A australiana Rebecca Sharrock consegue se lembrar de coisas que aconteceram com ela desde o 12º dia de vida - Reprodução/Facebook
A australiana Rebecca Sharrock consegue se lembrar de coisas que aconteceram com ela desde o 12º dia de vida Imagem: Reprodução/Facebook

Adriana Nogueira e Denise de Almeida

Do UOL

25/04/2017 09h36

Rebecca Sharrock, 27 anos, conta que a primeira lembrança que tem da sua vida é de quando tinha 12 dias de vida e seus pais a colocaram no banco do motorista do carro para tirar uma foto. Invenção da australiana da cidade de Brisbane? Não, ela tem uma memória autobiográfica altamente superior, condição compartilhada por um grupo de menos de cem pessoas, no mundo.

“Como uma criança recém-nascida, estava curiosa sobre o que eram o revestimento assento e volante acima de mim. Embora naquela idade eu ainda não tivesse desenvolvido a capacidade de querer levantar e explorar o que eram esses objetos curiosos”, escreveu Rebecca em seu blog.

Entre as façanhas que a condição permite, ela consegue se lembrar de sonhos que teve com 18 meses de idade e recitar de cabeça passagens de todos os livros da saga “Harry Potter”.

Em seu blog, ela fala que, aos 14, leu em um jornal que as pessoas só conseguiam se lembrar de eventos da própria vida a partir dos quatro anos. “Depois que terminei de ler pensei: ‘não tem o menor sentido’. Estou escrevendo o meu livro, ‘My Life is a Puzzle’ (minha vida é um quebra-cabeça, em tradução livre do inglês), e as memórias dos eventos da minha vida anteriores a essa idade preenchem um longo capítulo.”

No blog, Rebecca também contou que se lembra do nascimento da irmã, pouco antes de seu aniversário de dois anos. “Não entendia exatamente o que era uma irmã, porque estava mais interessada em brincar com meu trenzinho. Nos anos seguintes, comecei a fazer algumas maldades quando percebi que não era mais filha única e tinha de dividir tudo com ela, assim como doar minhas roupas e brinquedos antigos a ela.”

Ainda em seu relato, Rebecca explicou que a memória autobiográfica altamente superior só a permite se lembrar de eventos que ela própria tenha experimentado.

Todo mundo poderia ter lembranças do início da infância?
------------------------------------
# AÇÃO NECESSÁRIA 1
Na reportagem sobre Rebecca Sharrock, qual é a cidade australiana dela?
# AÇÃO NECESSÁRIA 2
Escreva a continuação da reportagem sobre Rebecca Sharrock a partir da última frase apresentada.
As entradas a seguir não têm relação com a reportagem sobre Rebecca Sharrock.

# DADOS DO EXERCÍCIO
------------------------------------
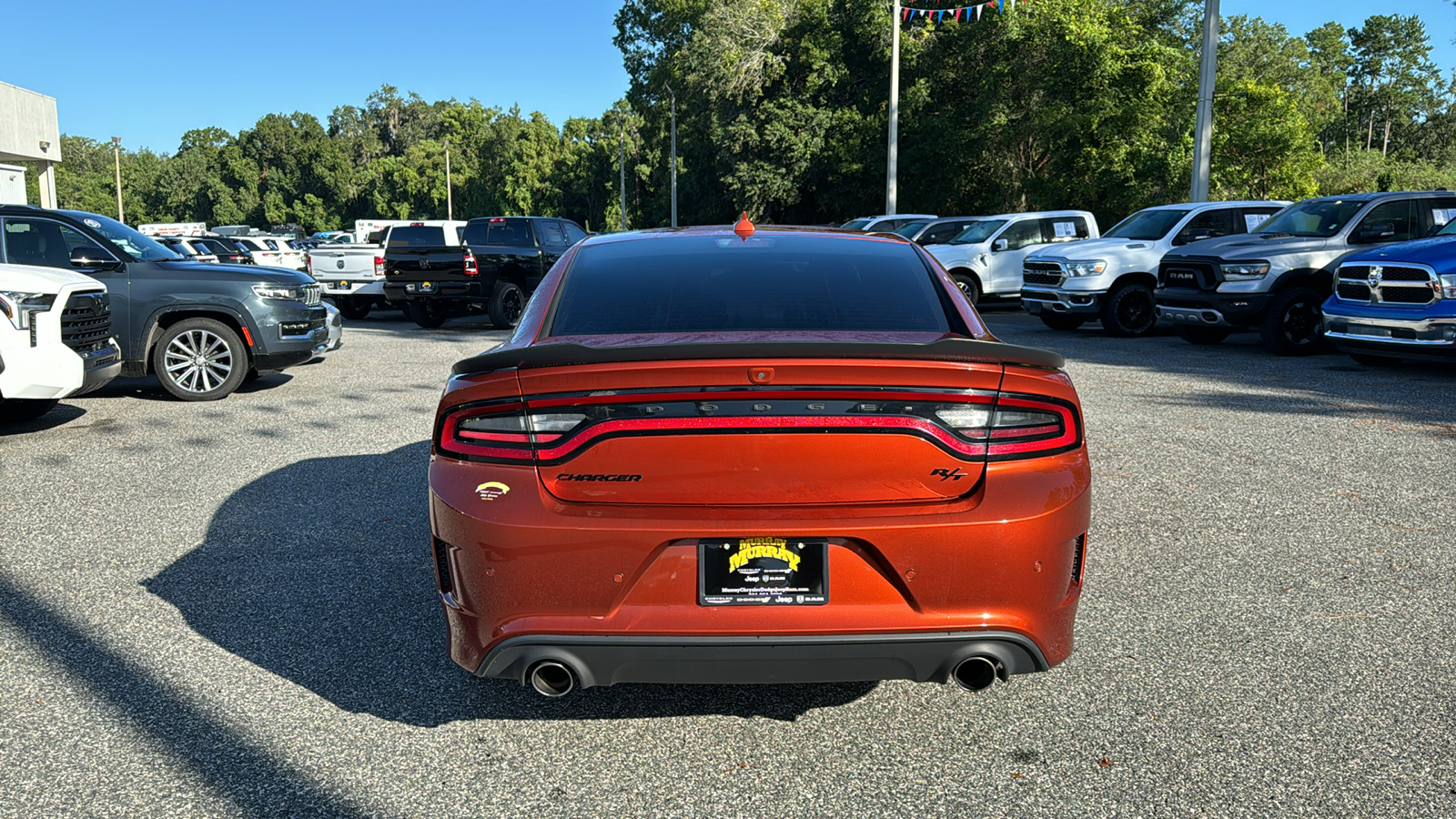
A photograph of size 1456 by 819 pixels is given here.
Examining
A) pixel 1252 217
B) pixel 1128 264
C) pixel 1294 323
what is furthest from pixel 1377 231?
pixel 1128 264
------------------------------------
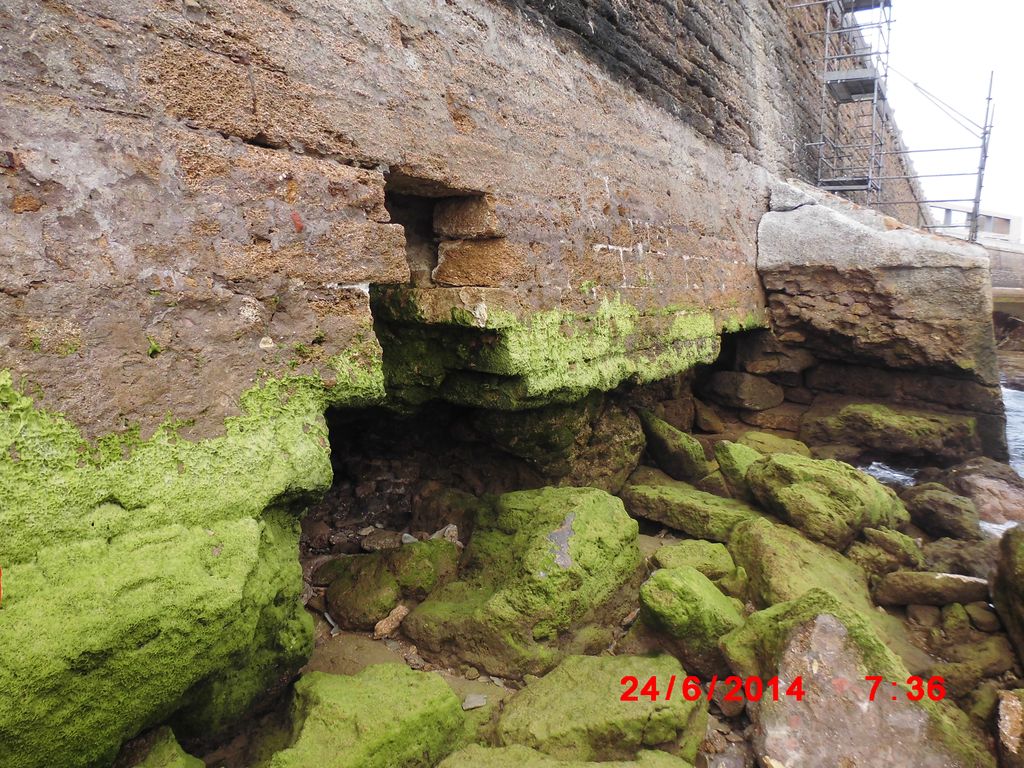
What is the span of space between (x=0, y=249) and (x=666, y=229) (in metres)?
------------------------------------
# SUA RESPOSTA 1
Brisbane.

# SUA RESPOSTA 2
Ivan Hideyo Okamoto, neurologista do Instituto do Cérebro, do Instituto Israelita de Ensino e Pesquisa Albert Einstein, explica que é pouco provável termos lembranças antes dos dois ou três anos de idade porque, para guardar a memória, é preciso que a criança, antes, adquira linguagem.

"É por isso que a gente começa a ter lembranças e consolidação da nossa memória e lembranças boas e ruins em torno dos dois anos, quando a gente começa a desenvolver linguagem. O que você pode guardar são boas ou más sensações. Crianças que sofreram abusos ainda bebês, por exemplo, não têm linguagem desenvolvida ainda, mas são capazes de guardar más sensações", conta o médico.

Okamoto diz não ter conhecido nenhum caso de memória autobiográfica altamente superior e questiona a habilidade de Rebecca. "Tem que ver como ela comprova isso. Uma coisa é falar que eu lembro de coisas quando estava na maternidade, outra é provar isso. Tem que ter cuidado".

O neurologista explica como seria possível confirmar que as afirmações de Rebecca são reais. "Se a colocarem em uma máquina de ressonância funcional e se ela tiver essas lembranças mesmo vai acionar, no cérebro, áreas relacionadas à memória episódica".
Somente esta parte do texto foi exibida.